Poor nations are kept poor today because rich nations have made it so. They've been able to do so because a legacy of colonialism has allowed them to retain economic power, writing the laws of trade unfairly to benefit themselves and keep everyone else mired in poverty or something close. Its no coincidence that the nations that make up the G8 come primarily from the old colonial powers. It's no coincidence that many nations like those in Africa are in debt to the very nations that once conquered and held them as colonies. Without slavery, much of the West--including the US--would not exist as a power today, or perhaps have existed at all. Without colonialism, the riches of Britain and France and Belgium would not have come about. The divide of rich and poor on this planet is written in a history of blood and conquest, and its legacy continues with us strongly today. It is far from happenstance.

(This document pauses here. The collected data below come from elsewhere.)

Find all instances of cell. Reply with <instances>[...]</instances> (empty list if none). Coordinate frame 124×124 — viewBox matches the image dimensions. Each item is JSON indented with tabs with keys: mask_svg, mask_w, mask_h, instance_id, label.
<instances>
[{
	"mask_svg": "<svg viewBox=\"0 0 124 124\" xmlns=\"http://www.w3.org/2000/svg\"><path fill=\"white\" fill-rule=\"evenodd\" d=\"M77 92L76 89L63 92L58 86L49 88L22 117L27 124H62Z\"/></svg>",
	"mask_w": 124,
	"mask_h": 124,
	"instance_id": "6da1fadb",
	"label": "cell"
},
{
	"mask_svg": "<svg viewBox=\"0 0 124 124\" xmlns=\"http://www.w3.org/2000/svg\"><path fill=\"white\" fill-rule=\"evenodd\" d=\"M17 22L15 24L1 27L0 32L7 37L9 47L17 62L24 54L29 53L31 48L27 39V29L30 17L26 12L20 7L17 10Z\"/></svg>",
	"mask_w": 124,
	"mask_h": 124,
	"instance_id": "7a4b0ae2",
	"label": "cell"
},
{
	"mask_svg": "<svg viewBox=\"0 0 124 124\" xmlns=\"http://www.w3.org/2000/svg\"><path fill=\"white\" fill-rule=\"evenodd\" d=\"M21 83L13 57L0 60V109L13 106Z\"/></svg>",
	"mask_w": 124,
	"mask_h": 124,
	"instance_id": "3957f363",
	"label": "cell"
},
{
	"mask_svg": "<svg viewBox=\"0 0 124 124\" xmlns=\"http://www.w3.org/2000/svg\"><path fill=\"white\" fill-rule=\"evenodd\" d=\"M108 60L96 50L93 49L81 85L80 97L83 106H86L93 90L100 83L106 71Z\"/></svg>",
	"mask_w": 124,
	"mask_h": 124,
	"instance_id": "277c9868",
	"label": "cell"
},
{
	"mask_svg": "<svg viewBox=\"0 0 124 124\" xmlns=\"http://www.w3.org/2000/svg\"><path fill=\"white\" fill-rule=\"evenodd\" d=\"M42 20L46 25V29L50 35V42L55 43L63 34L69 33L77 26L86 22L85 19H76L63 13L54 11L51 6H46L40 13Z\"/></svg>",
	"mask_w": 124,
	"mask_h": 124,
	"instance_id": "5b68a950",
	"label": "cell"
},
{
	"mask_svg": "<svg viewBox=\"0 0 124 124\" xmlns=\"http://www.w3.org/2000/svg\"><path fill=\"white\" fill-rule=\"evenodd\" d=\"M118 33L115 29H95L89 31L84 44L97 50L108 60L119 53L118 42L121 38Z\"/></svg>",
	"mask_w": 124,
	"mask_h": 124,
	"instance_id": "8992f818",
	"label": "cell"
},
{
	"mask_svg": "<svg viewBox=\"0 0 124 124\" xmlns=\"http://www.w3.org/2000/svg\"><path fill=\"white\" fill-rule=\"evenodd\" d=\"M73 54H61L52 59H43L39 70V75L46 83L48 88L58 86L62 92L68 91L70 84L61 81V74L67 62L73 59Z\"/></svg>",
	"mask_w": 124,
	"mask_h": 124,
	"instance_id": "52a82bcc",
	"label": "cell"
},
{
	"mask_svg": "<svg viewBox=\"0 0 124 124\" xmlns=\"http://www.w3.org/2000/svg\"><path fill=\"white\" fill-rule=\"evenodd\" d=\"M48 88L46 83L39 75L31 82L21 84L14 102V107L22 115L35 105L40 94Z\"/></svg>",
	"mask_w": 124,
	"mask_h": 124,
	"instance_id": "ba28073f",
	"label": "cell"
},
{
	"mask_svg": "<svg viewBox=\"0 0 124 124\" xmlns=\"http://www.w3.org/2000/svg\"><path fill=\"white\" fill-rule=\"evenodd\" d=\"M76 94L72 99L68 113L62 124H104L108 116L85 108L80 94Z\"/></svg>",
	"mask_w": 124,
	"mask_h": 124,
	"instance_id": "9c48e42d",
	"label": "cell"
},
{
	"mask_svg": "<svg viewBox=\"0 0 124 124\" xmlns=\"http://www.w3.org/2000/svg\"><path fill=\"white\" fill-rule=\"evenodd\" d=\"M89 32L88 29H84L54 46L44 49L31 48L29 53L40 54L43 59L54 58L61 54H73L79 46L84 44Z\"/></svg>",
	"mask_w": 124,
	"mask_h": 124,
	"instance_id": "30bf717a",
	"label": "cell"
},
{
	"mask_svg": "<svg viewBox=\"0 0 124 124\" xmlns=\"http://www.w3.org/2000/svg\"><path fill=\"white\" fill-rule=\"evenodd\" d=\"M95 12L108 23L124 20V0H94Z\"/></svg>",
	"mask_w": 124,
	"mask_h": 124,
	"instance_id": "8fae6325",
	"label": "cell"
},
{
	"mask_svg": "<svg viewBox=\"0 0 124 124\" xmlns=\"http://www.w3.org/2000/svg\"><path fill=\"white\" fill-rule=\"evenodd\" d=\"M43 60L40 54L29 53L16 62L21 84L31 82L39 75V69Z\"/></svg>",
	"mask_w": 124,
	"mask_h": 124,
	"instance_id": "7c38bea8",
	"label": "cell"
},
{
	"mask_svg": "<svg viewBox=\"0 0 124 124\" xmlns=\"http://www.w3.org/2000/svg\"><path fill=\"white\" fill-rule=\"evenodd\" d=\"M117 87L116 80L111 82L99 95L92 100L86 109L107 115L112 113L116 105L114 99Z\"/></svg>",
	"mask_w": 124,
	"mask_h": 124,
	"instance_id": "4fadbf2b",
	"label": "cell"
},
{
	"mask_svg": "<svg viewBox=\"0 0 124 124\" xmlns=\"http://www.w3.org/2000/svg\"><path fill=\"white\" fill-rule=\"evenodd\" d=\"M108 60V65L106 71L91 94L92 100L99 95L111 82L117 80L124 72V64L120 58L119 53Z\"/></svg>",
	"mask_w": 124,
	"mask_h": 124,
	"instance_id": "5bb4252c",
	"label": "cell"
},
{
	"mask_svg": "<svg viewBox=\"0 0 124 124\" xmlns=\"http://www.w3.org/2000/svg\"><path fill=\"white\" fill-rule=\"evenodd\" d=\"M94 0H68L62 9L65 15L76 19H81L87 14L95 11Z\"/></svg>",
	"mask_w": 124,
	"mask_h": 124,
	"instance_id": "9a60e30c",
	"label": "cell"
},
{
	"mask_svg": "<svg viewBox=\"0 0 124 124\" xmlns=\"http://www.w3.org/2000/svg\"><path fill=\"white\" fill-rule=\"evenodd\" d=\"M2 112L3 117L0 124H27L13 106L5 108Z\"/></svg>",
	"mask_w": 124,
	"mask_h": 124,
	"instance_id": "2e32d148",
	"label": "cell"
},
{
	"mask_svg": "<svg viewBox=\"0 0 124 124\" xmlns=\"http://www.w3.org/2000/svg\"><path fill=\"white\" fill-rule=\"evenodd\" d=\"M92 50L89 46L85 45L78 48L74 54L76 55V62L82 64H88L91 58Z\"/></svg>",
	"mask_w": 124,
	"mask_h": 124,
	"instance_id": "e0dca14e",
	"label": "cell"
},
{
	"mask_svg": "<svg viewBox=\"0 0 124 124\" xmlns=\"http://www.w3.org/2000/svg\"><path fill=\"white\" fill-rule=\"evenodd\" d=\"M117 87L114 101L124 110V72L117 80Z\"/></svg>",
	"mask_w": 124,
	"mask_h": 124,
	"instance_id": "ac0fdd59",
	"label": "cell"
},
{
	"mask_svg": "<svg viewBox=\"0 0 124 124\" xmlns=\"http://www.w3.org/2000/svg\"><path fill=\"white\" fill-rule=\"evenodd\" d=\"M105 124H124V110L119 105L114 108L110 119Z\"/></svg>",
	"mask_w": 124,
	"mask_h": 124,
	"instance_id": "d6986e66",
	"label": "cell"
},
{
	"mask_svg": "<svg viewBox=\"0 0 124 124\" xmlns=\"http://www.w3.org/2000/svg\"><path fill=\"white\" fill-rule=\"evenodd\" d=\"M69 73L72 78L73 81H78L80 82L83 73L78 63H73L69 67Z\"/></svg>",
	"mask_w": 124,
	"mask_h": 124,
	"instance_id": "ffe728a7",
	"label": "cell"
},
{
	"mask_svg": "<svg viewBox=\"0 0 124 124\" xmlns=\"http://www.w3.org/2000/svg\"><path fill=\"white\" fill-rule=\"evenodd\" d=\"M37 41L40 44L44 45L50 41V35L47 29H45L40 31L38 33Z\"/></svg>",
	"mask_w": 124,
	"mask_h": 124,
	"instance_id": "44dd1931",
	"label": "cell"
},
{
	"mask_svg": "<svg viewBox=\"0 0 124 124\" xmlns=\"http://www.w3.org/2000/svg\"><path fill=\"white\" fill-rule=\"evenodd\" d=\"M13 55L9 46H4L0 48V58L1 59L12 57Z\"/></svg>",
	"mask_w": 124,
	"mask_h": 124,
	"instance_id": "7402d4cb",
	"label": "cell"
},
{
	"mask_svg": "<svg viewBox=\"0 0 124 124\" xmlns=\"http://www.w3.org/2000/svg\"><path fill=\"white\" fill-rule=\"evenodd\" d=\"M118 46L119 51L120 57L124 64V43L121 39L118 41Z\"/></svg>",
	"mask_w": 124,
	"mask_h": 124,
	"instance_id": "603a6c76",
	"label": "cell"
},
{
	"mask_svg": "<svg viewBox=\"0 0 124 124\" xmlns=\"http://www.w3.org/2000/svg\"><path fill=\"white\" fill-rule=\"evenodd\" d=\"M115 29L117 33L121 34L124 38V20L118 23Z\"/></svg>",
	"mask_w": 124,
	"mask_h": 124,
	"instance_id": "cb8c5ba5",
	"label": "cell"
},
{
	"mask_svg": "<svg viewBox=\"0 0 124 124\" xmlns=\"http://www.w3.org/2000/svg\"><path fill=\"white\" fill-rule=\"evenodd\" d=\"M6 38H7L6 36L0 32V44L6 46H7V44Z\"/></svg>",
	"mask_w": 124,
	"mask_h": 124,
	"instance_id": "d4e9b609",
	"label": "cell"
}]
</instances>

The God that supposedly favors the West must also not mind environmental destruction, as the US drains a vastly disproportionate amount of the world's resources. Today, the average US citizen consumes well over *thirty* times what the average citizen in the Third World does. The developed nations of the world account for only 20% of the global population, but are responsible for pumping out over 75% of the world's pollution and waste. The richest 20% of the world consumes some 86% of all the goods and services used. In short, we in the West are literally devouring the planet, and as the rest of the world tries impossibly to follow in our footsteps, we are depleting forests and oceans to feed our capitalist-driven gluttony. Global warming is but one of the side-effects we'll be reaping as a result.

Basically put, this is a vastly unfair world. And its not by coincidence that it is so. No, I'm not talking about some conspiracy theory where a few men get together and have secret meetings to decide the fate of the 6 billion and growing members of the global community. Those are fictitious tales created to deflect us away from our own responsibility. The truth is much more mundane and much more damning.

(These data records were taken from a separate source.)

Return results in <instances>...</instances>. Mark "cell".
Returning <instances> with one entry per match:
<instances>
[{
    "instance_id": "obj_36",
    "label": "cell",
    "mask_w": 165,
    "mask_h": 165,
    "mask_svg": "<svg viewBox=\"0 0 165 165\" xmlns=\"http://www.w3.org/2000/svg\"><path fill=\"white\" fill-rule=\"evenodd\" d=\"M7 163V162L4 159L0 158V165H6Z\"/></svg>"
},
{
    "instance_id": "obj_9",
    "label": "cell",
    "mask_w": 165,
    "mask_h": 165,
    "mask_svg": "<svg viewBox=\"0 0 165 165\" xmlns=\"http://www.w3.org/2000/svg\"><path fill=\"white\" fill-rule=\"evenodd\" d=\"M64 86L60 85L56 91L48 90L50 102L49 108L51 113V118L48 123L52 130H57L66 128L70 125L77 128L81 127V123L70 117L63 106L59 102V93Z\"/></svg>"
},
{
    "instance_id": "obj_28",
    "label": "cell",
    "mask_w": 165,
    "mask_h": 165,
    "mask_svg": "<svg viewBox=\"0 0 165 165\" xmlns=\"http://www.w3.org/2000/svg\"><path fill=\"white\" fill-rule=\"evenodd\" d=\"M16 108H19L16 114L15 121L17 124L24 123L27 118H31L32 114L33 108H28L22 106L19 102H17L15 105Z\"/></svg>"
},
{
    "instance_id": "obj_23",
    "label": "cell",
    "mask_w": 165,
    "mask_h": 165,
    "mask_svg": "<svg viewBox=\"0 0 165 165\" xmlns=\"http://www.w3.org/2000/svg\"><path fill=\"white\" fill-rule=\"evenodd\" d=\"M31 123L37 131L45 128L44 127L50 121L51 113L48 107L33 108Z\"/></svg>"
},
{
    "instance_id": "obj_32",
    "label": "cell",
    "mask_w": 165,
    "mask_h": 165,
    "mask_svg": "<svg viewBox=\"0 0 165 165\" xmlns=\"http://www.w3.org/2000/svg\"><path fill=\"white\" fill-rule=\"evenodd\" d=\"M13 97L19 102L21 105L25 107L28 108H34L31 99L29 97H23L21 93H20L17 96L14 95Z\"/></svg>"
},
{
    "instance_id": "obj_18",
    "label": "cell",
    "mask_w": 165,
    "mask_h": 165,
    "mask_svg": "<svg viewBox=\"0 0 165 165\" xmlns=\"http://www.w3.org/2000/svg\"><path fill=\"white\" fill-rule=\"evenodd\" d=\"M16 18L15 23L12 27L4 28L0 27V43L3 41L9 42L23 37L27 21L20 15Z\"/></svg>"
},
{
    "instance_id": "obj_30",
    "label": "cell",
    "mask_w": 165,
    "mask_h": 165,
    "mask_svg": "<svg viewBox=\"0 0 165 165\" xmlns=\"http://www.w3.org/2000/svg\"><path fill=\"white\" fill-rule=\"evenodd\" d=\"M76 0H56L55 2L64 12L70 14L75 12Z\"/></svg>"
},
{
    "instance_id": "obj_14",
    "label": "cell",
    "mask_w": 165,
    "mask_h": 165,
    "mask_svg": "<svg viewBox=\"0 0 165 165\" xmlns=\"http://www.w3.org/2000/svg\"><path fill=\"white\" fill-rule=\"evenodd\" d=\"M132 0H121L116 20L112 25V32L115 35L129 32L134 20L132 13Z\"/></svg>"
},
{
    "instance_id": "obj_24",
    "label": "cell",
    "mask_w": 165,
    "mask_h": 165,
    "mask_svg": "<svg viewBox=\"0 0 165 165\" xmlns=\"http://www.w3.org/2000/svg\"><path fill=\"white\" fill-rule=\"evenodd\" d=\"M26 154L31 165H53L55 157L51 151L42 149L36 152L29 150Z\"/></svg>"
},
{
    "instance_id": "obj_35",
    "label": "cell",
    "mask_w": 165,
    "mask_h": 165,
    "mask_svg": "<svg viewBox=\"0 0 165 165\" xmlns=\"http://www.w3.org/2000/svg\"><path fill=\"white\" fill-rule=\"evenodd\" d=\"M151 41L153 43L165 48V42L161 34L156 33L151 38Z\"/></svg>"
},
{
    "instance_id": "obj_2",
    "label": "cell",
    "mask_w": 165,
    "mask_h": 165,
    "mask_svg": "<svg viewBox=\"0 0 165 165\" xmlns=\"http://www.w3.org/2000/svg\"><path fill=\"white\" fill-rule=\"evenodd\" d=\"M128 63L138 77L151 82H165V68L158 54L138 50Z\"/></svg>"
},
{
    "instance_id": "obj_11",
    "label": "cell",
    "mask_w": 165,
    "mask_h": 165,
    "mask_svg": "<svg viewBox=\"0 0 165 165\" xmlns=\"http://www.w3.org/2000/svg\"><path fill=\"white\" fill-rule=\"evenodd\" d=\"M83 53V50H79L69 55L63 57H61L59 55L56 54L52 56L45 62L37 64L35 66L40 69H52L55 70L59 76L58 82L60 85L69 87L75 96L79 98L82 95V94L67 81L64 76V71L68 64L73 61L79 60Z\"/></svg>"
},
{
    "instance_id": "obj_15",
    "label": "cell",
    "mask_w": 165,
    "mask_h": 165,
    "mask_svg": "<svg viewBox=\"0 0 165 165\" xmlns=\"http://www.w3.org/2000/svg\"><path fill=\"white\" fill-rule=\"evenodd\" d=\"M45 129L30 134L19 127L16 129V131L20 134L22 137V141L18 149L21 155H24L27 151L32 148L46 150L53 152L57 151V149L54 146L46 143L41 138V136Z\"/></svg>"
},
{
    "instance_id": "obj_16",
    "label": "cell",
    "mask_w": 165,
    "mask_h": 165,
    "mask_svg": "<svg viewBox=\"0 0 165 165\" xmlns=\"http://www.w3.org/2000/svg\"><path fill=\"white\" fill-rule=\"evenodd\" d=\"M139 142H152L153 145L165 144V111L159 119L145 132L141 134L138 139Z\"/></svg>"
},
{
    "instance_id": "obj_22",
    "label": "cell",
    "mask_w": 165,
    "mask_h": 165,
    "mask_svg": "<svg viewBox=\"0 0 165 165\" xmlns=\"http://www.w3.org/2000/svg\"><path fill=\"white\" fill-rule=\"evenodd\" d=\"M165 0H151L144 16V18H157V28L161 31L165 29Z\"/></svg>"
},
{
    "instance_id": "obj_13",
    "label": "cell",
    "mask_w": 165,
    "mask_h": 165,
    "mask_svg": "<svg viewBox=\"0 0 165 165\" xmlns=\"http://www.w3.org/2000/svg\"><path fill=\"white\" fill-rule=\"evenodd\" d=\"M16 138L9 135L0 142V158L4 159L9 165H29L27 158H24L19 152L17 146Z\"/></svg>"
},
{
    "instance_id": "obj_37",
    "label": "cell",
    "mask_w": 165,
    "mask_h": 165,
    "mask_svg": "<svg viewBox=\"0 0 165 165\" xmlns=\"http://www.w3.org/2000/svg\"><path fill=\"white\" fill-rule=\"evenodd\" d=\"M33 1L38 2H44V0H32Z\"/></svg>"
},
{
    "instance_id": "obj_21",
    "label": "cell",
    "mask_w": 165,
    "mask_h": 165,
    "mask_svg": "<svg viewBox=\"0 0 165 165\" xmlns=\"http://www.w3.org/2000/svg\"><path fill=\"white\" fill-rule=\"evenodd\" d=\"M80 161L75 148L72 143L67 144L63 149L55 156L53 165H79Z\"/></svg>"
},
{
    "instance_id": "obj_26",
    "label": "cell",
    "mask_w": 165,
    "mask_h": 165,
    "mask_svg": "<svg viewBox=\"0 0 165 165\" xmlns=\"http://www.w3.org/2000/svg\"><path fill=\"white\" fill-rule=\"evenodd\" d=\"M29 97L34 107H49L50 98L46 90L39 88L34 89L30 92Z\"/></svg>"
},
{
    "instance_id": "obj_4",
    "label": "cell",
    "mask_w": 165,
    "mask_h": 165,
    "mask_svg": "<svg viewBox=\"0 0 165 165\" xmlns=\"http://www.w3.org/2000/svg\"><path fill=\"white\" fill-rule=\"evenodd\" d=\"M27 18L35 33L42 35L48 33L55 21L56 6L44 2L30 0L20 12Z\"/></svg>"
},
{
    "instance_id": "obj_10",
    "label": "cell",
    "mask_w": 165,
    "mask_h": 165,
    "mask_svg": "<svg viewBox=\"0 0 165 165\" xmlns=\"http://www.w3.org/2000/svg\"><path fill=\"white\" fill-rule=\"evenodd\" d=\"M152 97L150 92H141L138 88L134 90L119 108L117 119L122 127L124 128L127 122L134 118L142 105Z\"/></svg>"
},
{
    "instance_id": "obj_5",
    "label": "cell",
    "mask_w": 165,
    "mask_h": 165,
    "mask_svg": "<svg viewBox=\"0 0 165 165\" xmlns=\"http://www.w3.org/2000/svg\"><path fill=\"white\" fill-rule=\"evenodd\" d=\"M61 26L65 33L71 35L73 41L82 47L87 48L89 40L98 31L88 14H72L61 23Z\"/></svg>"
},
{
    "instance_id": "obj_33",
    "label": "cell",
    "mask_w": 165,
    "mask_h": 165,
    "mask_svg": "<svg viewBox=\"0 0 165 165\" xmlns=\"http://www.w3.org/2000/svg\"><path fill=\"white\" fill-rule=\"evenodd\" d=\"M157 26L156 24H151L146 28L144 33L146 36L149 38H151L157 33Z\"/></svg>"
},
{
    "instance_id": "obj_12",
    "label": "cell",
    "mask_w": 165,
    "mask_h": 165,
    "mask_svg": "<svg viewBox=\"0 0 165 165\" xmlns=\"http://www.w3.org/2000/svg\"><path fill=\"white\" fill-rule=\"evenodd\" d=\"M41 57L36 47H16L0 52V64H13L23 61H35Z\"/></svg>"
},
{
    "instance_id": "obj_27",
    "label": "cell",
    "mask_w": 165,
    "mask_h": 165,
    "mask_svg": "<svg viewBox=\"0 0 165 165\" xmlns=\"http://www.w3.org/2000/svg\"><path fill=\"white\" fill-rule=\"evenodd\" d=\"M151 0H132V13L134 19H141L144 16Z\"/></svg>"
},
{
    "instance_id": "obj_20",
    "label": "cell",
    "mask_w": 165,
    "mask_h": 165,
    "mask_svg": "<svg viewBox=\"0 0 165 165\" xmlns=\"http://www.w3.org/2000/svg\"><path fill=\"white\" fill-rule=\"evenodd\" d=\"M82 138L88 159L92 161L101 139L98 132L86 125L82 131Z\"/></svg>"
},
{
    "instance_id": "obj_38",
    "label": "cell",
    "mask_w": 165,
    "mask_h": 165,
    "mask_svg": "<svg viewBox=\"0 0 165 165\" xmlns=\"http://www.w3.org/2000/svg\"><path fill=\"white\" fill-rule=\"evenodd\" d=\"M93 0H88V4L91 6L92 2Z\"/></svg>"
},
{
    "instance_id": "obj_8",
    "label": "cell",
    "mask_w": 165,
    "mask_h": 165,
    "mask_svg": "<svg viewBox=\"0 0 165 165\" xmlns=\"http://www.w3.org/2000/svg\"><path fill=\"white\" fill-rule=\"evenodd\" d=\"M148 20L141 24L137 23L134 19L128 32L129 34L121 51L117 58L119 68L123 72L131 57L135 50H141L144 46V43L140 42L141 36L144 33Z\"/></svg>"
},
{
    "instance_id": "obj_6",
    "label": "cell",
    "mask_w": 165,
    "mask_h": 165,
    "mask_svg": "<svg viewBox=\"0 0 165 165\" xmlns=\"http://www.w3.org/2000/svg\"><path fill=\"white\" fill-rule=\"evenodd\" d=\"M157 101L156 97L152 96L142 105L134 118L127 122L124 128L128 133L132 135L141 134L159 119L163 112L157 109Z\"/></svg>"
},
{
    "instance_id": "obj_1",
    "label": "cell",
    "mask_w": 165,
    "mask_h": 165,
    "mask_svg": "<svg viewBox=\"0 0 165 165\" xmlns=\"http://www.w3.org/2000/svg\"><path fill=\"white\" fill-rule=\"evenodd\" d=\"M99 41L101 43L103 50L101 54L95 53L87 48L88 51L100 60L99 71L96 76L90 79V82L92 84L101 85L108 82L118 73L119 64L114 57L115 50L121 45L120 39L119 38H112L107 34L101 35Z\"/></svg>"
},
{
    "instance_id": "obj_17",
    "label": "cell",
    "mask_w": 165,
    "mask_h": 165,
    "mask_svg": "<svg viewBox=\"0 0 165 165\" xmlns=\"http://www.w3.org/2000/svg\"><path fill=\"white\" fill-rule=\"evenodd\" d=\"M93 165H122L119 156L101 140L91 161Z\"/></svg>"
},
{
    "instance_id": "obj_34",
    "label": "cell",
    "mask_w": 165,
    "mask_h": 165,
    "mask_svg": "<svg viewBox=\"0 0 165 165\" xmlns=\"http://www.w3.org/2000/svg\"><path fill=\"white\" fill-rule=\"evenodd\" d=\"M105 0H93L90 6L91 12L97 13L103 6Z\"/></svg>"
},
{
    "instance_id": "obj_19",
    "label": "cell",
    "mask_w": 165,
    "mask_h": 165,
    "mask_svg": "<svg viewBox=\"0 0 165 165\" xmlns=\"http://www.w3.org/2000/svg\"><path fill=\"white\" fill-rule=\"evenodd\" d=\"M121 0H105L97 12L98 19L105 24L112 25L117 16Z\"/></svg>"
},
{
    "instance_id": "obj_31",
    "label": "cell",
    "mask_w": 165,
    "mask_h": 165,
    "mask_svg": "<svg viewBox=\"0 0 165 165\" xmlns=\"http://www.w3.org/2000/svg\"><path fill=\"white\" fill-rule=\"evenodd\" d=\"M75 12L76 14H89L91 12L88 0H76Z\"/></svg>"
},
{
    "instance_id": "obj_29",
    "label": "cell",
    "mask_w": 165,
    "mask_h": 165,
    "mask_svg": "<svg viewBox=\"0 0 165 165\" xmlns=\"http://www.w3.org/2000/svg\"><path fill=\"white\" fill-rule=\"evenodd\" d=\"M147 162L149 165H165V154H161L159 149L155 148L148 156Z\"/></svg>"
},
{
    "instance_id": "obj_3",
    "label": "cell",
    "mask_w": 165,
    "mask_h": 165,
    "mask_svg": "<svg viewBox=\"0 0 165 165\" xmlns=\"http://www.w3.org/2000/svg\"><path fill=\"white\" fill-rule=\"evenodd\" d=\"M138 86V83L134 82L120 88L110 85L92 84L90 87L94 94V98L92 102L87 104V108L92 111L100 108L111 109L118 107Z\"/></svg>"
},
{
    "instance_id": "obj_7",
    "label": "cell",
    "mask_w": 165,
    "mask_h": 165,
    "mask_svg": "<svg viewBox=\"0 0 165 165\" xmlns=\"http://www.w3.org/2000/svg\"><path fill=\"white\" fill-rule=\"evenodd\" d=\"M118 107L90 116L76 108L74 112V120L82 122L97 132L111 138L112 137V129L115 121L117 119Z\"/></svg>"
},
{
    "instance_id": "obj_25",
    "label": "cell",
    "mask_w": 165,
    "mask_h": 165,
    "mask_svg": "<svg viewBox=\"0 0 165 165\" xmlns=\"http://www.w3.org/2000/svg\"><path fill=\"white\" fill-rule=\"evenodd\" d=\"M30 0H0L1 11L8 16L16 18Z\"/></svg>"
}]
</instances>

The world is unfair because of a global economic system maintained by trade agreements that are passed as we tune into American Idol; it's maintained everytime we buy a pair of sneakers or some clothing that is being sewn together by the desperate in places like the Saipan or Bangladesh; it's maintained by our desire for flashy diamonds that send the poverty stricken into war in Sierra Leone, and even the coltan in our mobile phones that help drive mining/resource wars in the Congo that kill millions; it's maintained by a massive arms trade, of which the US is remarkably the number one death merchant. It's the real world that we'd rather not see, as we don our little white ONE bands and try to act as if we are the saviors of the world's poor, and not a key factor in their continued existence. The troubling reality is that in some way, we're all complicit--even if by varying degrees of responsibility.

Lest I seem to be standing too high on my soapbox, let me state that I don't set myself apart here. I'm as much a part of the system as all else. And like everyone in this consumerist driven society, I want nice things too--and would rather not think about what has to be done in order to acquire it. But at the least I try not to delude myself, into believing the world that exists to benefit some today, while keeping others poor, is the work of some God entity.

Unless of course in the end, this God people worship in the West really is a God of free markets, neoliberalism, sweat shops, poverty and hunger--with prophets with names like Creflo Dollar, inducing their flock with divine pyramid schemes and Horatio Alger parables of eventual wealth. And if that's the case, then maybe we should think on overthrowing that God and replacing Him/Her/It with a better one. Or perhaps, if this is the best a God can inspire, maybe we could do without such a being at all.